Troisième point : ce principe ne dit pas que « les humains doivent se comporter comme les autres animaux », certes, mais il permet de critiquer tout comportement et tout discours comme étant discriminatoires vis-à-vis des autres espèces, ce qui conduit aussi à l’extrémisme et l’arbitraire, et peut être utilisé aussi contre la cause animale. Nous avons le même en droit social, mais son application est circonscrite par des textes de loi, et se limite à lutter contre les discriminations les plus répandues. Rien de tel avec l’antispécisme qui n’est encore qu’une nébuleuse idéologique revendiquant tout et n’importe quoi, et s’autorisant à voir de la cruauté partout. (Le discernement n’a jamais fait bon ménage avec le fanatisme…)

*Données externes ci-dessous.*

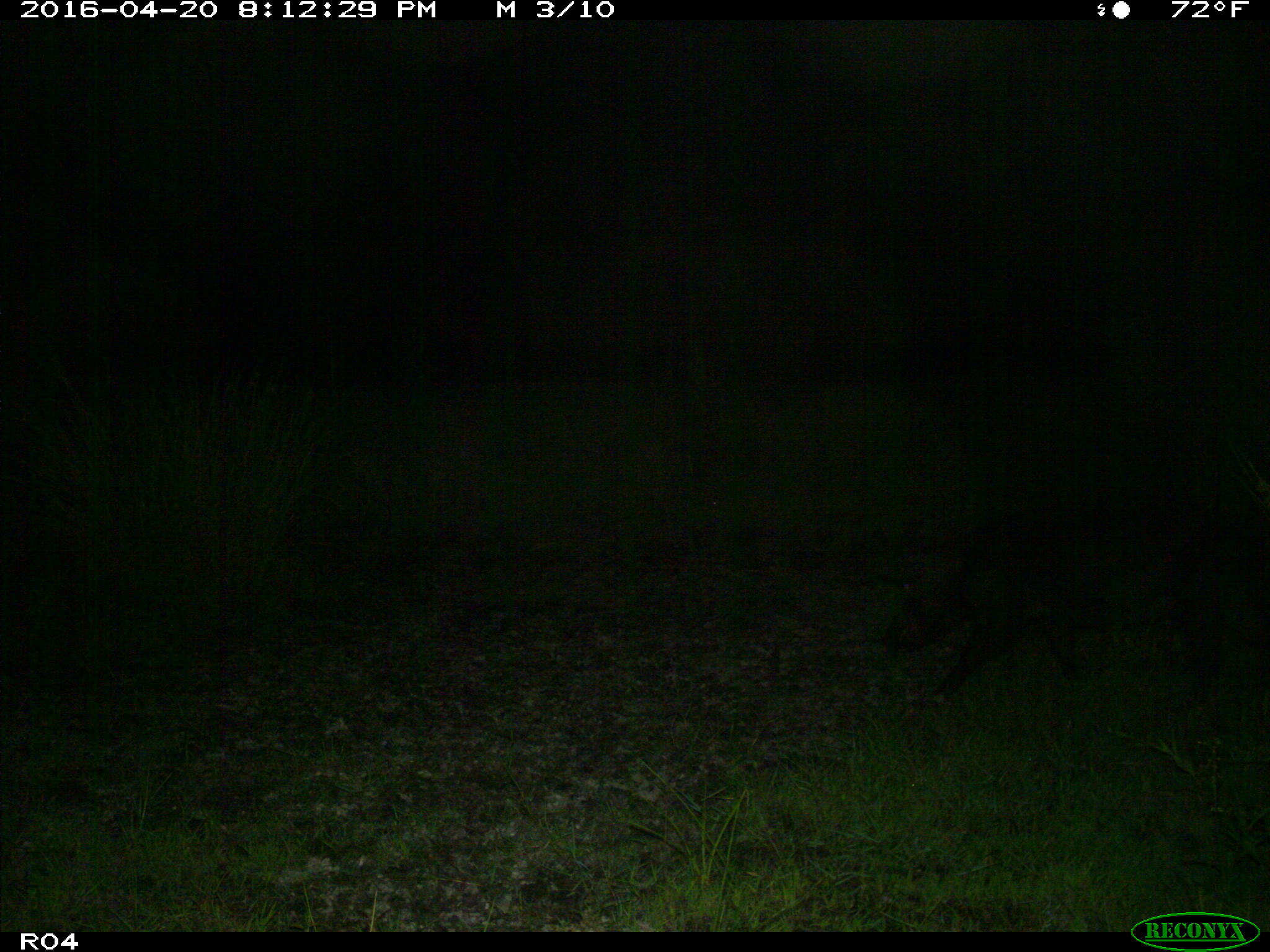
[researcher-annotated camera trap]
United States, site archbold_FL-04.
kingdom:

Quatrième point : il conduit à juger toutes choses de la vie humaine à l’aune de la vie animale et de ses intérêts supposés, de sorte que, même si l’antispécisme ne demande à personne de « se comporter comme les autres animaux », il demande que nous pensions notre existence comme celle des animaux, ce dont témoigne leur idée fondamentale d’« abolition de la division du monde entre dominés et dominants et pour la liberté des humains comme des animaux ». C’est la négation des rapports sociaux de dominance qui existent naturellement chez beaucoup d’espèces, c’est une régression qui nous fait remonter avant le Néolithique, et c’est une manière de penser que les chasseurs-cueilleurs eux-mêmes n’ont certainement jamais eue.

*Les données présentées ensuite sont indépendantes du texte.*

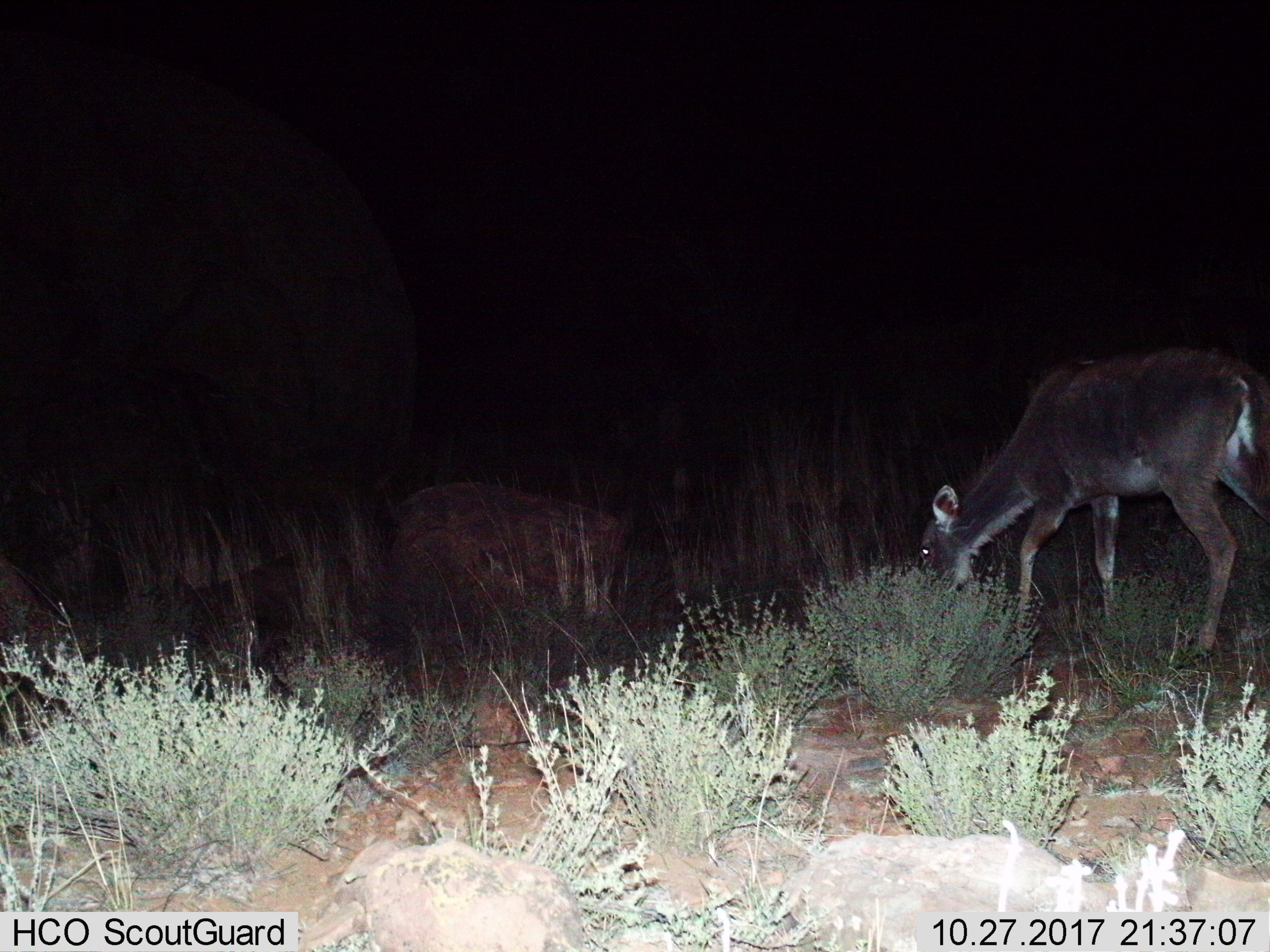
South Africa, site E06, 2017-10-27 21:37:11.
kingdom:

Dernier point : il repose sur un préjugé non questionné : que la domination serait toujours chose mauvaise pour le dominé, lequel n’aspirerait qu’à sa libération. Que ce préjugé se vérifie très souvent, et de façon extrême dans l’esclavage, n’implique pas que le dominé n’y trouve jamais aucun avantage. Si c’était le cas, les humains vivraient en solitaires, non en sociétés.
Conclusion
Il est toujours permis, (par pure libéralité), d’imaginer et de souhaiter, à la suite de Lévi-Strauss (cité par Usbek & Rica), que nos pratiques inspireront un jour :
« la même répulsion qu’aux voyageurs du XVIe ou du XVIIe siècle, les repas cannibales des sauvages américains, océaniens ou africains »,
mais ce ne doit pas être au prix d’une idéologie qui nie si profondément la réalité et se montre si absurde. C’est ce que firent les chrétiens aux premiers siècles de notre ère, avec le résultat que l’on sait : l’élargissement du fossé qui nous sépare du monde vivant. Se voulant « mouvement de libération animale », (ce qui va quand même plus loin que le sacrifice de notre « seul plaisir gustatif »), l’antispécisme se promet de creuser davantage ce fossé, (dont il postule la non-existence), en mettant fin à toutes formes d’« exploitation » et de « domination ». Ce genre de rêve n’en finit pas de nous interloquer : son extrémisme et son idéalisme en font un avatar de celui des chrétiens, et nous fait dire qu’il sert avant tout les intérêts de certains individus, avides de se donner le beau rôle au détriment des modérés réalistes qui font tout le travail.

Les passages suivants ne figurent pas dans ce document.